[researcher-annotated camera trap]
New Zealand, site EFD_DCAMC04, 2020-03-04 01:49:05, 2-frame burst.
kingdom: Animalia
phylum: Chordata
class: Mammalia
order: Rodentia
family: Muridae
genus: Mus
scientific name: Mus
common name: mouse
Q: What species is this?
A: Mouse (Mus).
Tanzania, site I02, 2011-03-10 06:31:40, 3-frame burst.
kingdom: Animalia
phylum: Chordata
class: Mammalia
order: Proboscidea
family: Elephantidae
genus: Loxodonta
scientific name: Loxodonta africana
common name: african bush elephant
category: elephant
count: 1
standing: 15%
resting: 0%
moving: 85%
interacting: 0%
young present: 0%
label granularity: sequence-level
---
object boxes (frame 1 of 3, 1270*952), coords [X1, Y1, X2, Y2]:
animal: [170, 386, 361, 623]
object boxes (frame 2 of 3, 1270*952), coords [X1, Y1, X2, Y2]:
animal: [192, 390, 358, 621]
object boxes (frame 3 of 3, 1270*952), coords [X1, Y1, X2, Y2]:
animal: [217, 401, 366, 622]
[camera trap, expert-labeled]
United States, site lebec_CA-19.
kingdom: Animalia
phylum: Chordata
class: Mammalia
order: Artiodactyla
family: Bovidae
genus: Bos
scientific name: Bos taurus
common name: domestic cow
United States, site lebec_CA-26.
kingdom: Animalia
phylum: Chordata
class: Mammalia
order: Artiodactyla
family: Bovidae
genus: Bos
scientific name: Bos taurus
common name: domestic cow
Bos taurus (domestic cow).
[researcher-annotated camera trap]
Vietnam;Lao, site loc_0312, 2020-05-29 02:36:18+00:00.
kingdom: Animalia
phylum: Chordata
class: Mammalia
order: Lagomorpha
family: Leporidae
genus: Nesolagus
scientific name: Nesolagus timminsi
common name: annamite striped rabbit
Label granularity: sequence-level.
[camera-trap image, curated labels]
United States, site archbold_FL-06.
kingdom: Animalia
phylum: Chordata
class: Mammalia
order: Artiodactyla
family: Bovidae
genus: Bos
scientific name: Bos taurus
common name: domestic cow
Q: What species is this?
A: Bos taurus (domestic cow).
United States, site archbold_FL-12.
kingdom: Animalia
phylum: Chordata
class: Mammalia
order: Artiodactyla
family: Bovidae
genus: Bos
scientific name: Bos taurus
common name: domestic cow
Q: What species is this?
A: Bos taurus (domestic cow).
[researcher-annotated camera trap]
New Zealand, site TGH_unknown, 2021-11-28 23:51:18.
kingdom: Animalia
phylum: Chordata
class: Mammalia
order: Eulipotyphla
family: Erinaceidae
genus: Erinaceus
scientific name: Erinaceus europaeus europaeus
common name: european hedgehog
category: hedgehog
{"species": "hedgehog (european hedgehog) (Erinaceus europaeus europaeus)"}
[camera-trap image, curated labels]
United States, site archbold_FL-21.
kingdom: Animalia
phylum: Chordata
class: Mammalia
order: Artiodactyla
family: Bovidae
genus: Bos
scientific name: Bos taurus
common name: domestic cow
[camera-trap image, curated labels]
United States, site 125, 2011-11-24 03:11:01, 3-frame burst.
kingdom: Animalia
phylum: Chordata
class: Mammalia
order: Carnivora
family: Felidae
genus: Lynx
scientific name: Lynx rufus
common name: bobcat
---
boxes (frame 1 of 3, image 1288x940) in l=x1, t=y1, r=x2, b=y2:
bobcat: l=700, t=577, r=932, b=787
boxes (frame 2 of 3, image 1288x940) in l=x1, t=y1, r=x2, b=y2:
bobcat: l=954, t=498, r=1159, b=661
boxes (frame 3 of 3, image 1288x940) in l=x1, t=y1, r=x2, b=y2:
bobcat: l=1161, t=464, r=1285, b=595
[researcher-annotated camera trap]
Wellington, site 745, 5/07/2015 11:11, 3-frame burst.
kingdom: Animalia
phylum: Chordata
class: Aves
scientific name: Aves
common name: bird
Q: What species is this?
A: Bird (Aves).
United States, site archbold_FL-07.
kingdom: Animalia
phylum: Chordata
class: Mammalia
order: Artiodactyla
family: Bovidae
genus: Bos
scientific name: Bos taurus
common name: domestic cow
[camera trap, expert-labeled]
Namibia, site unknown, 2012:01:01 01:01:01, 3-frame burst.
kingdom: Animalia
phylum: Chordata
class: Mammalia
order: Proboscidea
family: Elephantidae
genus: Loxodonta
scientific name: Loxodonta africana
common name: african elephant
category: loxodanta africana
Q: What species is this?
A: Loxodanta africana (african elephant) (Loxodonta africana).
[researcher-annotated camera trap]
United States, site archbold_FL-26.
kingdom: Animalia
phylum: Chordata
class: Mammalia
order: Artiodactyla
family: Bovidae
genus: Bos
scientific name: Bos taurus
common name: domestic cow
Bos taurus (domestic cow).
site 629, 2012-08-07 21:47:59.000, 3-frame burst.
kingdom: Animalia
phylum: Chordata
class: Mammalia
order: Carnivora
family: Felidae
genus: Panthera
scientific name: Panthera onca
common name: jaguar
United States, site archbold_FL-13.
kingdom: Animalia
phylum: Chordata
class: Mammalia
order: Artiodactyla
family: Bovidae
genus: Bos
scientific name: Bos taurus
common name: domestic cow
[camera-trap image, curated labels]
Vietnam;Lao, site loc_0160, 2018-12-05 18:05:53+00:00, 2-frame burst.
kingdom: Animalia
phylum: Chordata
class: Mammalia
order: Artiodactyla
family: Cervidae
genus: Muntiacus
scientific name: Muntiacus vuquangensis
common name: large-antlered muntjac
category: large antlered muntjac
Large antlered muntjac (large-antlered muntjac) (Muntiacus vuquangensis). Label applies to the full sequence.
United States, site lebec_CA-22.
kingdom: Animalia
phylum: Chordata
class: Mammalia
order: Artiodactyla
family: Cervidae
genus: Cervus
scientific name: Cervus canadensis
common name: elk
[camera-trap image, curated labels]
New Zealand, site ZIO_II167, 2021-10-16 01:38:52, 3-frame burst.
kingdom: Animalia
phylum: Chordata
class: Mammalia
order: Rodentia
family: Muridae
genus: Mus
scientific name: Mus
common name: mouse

□ □ □ □

§ ACTIVITY:
An exact retyping of the lines from the one with "United States, site lebec_CA-22." to the end of the material above, with both ends included and nothing added, is the required answer.

§ OUTPUT FOR THIS TASK:
United States, site lebec_CA-22.
kingdom: Animalia
phylum: Chordata
class: Mammalia
order: Artiodactyla
family: Cervidae
genus: Cervus
scientific name: Cervus canadensis
common name: elk
[camera-trap image, curated labels]
New Zealand, site ZIO_II167, 2021-10-16 01:38:52, 3-frame burst.
kingdom: Animalia
phylum: Chordata
class: Mammalia
order: Rodentia
family: Muridae
genus: Mus
scientific name: Mus
common name: mouse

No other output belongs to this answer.